Given instruction A
Pull out every line in the records below that contains the string "items". Case counts.

Source text
Earlier this month, Reason Foundation’s Julian Morris released an excellent policy study examining climate change, regulation, and the social cost of carbon (SCC). In the study, Morris highlights six problems with calculating the social cost of carbon. In this blog, I’ll provided an outline of those six problems, as well as some additional information on the work IER’s staff has done on the social cost of carbon. I strongly encourage you to read the entire policy study, as it provides a great overview of the problems many have identified with calculating the social cost of carbon.

1. The first problem Morris identifies with calculating the social cost of carbon is the fact that future emissions of global greenhouse gases (GHGs) are unknowable. Morris explains:

Future human-related emissions of GHGs will depend on many factors, especially: the human population, the extent and use of technologies that result in energy consumption, the types of technology used to produce energy, and the efficiency with which technologies use energy.

Policymakers have routinely failed in their ability to predict future technological change in the energy industry—the most recent example being their inability to foresee the tremendous changes brought about by the shale revolution. These technological changes have caused an increase in the use of more energy-dense fuels like natural gas. Consequently, greenhouse gas emissions from U.S. sources have declined from their recent peak.

Source: Energy Information Administration. March 2017 Monthly Energy Review

2. The relationship between emissions and the concentration of greenhouse gases is based on a number of variables including the amount of emissions as well as the amount of time GHGs will remain in the atmosphere. As Morris explains, this presents a problem because the rate at which GHGs leave the atmosphere is also dependent on many factors:

The rate at which GHGs such as methane and dinitrogen monoxide break down depends on such things as temperature and the amount of water vapor and other chemicals in the atmosphere with which they might react. The rate at which CO2 is taken up by plants, soil and oceans varies considerably depending on factors such as temperature and the availability of nutrients. The dynamic and interactive nature of these effects complicates the picture further.

3. It’s likely the sensitivity of climate to increased concentrations of greenhouse gases is much less than many of the earlier models predicted. Morris writes:

Early estimates of the sensitivity of the climate to increased concentrations of greenhouse gases found that a doubling of atmospheric carbon dioxide would result in a warming of between 1.5°C and 4.5°C, with a “best guess” of 3°C. But those estimates were based on poorly specified models. Tests of models using those estimates of climate sensitivity predict about twice as much warming as actually occurred. Nonetheless, the IWG used those early, inaccurate estimates. More recent estimates of climate sensitivity suggest that future emissions are likely to result in much more modest warming of the atmosphere (with a doubling of carbon dioxide concentrations resulting in a warming of 1.5°C or less).

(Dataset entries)
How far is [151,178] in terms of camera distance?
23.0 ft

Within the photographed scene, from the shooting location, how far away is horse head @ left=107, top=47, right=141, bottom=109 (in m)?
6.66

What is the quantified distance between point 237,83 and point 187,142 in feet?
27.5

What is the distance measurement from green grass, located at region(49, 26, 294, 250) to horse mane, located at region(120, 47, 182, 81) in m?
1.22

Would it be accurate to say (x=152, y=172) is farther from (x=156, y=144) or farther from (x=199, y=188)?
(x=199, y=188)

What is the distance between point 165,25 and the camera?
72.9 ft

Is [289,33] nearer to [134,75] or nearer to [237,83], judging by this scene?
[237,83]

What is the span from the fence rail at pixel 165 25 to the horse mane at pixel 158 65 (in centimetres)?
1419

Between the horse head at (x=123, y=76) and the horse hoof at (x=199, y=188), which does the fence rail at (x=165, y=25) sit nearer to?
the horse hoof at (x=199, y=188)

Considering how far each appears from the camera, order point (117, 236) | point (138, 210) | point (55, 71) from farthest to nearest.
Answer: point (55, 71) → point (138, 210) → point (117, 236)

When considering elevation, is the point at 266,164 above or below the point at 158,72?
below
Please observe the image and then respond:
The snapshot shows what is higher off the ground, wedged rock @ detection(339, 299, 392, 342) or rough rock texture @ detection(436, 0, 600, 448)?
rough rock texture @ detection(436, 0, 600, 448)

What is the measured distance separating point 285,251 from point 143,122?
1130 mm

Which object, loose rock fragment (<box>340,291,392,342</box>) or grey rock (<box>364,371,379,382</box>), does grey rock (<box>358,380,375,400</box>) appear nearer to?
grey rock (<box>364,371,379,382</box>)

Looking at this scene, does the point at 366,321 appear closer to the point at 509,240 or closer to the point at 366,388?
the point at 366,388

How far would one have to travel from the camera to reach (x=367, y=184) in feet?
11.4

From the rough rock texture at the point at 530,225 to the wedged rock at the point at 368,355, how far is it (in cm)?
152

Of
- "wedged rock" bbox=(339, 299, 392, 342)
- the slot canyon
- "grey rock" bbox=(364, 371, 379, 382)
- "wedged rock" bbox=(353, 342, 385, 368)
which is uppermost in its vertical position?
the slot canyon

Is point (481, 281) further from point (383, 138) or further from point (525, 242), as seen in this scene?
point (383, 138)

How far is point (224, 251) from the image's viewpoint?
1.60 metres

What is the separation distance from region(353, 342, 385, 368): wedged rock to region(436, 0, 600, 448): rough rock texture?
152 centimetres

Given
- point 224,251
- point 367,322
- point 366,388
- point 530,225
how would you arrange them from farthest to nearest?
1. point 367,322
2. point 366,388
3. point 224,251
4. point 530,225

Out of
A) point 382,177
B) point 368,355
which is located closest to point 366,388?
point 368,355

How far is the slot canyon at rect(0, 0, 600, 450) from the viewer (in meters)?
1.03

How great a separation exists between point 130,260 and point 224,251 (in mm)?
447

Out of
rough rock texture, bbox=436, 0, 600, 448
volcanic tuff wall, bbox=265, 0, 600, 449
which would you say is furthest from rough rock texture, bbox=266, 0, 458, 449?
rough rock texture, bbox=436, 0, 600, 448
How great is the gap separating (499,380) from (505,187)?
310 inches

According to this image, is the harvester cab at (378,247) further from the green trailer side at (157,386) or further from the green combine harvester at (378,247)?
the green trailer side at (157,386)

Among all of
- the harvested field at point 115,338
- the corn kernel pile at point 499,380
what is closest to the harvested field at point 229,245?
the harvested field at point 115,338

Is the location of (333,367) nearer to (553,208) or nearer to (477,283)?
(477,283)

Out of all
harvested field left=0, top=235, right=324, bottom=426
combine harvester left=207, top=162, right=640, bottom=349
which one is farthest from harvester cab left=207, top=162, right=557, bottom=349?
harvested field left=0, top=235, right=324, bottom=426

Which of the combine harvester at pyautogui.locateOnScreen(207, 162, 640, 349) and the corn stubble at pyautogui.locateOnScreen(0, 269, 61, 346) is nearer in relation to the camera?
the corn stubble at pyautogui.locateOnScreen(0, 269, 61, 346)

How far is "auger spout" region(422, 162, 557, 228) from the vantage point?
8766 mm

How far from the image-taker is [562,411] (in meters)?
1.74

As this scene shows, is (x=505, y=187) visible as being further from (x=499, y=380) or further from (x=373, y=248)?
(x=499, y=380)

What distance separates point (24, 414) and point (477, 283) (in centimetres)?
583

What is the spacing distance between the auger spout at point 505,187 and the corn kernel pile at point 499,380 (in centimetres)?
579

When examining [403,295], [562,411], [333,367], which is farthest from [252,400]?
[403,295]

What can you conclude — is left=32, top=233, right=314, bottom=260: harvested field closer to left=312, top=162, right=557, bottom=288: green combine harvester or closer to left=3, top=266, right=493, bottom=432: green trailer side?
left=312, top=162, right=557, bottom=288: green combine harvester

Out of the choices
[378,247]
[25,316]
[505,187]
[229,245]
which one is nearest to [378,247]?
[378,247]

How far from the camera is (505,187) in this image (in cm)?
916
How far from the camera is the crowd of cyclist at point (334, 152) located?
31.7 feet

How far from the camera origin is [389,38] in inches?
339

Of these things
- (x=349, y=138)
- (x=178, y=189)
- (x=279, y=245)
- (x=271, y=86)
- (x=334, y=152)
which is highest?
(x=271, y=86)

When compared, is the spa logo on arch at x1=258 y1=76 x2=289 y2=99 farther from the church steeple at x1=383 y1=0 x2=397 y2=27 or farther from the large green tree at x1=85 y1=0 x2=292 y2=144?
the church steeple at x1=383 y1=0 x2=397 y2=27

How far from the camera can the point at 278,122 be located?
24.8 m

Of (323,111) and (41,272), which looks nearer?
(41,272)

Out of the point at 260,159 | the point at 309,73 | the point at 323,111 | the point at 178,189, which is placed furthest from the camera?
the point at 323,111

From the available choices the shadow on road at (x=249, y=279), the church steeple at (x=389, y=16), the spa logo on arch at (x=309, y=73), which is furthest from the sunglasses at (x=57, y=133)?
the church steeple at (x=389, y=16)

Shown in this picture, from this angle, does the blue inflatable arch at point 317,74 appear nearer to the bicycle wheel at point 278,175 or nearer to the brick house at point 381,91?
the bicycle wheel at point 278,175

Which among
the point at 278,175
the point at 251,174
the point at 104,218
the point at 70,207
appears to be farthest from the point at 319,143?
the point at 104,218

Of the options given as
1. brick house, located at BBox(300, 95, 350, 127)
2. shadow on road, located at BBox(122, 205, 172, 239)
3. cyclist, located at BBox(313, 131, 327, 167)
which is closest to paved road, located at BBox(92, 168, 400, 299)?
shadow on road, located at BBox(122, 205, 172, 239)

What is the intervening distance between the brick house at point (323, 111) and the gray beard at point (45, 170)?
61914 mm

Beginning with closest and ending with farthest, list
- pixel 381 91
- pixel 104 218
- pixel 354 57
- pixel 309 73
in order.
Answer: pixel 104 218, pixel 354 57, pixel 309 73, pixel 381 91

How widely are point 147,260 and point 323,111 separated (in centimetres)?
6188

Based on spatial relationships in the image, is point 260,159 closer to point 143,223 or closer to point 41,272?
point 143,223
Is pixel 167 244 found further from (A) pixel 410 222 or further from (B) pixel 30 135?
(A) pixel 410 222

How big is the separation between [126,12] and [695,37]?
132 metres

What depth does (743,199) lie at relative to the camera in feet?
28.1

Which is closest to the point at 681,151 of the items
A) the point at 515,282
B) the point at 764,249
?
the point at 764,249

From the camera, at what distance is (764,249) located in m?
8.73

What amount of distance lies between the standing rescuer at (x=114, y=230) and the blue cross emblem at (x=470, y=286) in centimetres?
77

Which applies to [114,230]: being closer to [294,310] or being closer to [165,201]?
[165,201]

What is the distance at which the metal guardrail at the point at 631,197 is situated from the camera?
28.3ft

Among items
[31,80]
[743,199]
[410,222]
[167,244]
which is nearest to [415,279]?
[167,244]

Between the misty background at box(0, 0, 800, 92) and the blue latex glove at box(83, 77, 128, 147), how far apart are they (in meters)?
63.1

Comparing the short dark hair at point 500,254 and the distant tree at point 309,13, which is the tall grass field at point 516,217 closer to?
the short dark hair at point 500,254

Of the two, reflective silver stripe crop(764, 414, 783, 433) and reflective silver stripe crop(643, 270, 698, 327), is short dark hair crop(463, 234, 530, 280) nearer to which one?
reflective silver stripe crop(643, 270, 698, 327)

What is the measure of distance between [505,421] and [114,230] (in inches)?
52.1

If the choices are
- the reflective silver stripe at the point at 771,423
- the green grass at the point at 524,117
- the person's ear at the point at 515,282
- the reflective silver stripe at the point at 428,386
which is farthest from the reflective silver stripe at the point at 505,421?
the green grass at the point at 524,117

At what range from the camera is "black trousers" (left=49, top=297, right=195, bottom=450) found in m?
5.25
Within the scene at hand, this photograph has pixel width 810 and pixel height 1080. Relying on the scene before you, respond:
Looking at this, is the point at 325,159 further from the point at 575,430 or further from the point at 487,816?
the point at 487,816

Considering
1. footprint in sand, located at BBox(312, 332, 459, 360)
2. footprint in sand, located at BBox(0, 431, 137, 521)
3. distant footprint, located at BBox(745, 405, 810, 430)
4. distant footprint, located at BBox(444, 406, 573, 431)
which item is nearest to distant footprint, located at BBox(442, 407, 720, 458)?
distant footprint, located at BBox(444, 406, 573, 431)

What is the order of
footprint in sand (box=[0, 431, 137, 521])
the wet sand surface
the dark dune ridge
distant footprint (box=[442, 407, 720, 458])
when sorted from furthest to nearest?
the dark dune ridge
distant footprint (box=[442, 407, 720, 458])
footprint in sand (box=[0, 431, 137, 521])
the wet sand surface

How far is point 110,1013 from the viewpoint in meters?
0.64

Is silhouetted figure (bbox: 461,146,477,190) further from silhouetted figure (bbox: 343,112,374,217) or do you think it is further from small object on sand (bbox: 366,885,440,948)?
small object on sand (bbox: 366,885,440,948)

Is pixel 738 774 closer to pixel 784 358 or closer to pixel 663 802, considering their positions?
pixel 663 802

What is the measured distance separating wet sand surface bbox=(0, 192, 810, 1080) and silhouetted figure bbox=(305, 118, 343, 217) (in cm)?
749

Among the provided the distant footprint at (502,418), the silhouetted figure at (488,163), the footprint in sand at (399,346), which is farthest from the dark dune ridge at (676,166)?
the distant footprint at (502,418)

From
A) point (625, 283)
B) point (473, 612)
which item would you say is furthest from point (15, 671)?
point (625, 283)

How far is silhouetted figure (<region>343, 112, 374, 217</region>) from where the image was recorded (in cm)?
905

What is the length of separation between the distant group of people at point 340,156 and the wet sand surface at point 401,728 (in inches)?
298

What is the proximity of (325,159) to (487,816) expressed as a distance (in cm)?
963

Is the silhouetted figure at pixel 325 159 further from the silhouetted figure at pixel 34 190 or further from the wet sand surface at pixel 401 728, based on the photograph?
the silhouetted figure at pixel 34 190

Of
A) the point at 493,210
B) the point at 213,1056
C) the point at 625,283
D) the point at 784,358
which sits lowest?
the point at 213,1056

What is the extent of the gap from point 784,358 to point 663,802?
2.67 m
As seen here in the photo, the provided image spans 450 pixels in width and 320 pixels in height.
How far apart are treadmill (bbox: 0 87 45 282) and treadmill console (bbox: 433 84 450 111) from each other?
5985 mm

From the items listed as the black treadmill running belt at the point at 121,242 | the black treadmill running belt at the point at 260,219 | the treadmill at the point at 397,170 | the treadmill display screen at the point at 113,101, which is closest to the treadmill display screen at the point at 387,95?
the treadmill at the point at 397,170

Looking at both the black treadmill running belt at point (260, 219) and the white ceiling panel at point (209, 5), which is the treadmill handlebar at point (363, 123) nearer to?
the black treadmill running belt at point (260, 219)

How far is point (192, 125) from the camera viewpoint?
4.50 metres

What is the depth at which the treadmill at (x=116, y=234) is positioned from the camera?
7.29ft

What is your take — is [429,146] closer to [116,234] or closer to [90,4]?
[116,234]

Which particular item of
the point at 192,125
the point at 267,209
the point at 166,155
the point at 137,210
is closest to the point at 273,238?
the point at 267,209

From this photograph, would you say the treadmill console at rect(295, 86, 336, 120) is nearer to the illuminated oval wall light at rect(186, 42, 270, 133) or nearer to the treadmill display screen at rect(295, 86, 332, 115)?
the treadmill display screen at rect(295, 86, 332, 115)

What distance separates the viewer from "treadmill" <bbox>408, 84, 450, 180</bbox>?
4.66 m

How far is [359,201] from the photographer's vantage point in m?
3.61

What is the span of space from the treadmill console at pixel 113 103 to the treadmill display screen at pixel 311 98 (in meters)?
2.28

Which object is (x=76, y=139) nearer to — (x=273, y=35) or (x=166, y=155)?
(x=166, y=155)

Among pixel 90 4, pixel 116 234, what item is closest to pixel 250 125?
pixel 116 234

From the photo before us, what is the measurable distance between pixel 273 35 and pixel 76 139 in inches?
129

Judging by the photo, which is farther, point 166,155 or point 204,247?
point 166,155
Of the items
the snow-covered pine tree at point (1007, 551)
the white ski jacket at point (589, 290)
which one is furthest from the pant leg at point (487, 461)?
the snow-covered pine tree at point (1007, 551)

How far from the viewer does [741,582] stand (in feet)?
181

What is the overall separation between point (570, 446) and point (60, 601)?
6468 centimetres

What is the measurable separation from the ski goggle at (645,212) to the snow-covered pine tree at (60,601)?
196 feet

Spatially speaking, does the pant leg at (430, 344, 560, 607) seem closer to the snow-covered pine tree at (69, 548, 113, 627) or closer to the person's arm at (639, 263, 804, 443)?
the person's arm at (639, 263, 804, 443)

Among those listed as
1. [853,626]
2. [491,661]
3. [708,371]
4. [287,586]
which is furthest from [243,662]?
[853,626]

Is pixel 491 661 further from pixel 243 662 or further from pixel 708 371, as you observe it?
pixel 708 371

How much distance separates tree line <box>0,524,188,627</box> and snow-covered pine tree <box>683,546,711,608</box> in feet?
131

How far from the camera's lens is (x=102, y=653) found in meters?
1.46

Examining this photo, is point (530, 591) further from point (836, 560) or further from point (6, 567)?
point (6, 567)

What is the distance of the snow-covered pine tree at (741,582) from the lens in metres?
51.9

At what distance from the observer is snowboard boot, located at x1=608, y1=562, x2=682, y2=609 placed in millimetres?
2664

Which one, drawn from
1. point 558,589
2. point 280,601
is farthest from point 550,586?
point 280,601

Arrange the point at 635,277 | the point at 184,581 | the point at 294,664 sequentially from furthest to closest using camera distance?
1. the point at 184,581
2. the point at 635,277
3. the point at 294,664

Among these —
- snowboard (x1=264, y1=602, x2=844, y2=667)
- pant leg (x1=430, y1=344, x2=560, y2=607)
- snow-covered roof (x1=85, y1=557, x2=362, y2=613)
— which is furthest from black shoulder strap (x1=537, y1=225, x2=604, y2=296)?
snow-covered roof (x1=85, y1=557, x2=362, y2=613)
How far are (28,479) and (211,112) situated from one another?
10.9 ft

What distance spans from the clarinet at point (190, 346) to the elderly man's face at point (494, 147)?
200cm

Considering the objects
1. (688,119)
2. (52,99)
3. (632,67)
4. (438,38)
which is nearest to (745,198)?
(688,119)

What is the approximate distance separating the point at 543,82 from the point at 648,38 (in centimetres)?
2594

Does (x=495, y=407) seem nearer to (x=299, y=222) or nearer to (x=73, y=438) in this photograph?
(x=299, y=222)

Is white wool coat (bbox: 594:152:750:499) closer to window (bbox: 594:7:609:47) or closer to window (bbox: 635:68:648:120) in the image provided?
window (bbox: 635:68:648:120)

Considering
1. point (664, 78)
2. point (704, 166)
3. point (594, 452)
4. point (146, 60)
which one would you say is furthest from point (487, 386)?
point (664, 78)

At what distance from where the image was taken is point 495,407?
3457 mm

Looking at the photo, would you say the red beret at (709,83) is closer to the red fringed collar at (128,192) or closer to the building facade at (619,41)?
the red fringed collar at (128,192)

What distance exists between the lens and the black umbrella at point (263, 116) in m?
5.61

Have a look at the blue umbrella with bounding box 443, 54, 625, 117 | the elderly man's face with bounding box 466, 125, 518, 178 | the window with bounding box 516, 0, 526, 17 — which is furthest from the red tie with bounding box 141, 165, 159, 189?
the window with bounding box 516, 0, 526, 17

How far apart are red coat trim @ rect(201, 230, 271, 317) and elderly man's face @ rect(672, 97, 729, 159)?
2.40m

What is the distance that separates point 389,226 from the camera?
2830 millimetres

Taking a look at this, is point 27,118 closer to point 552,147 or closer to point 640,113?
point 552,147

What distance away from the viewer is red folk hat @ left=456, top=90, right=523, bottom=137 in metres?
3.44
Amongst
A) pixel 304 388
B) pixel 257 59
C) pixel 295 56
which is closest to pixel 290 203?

Given instruction B
In the text on the social cost of carbon above, what was the "best guess" of warming from a doubling of atmospheric carbon dioxide in early estimates?

Correct output A
Which is closest to the point at 681,151 of the items
Among items
From the items listed as the black treadmill running belt at the point at 121,242 | the black treadmill running belt at the point at 260,219 | the treadmill at the point at 397,170 | the treadmill display screen at the point at 113,101, which is closest to the treadmill display screen at the point at 387,95?
Of the items

Correct output B
3°C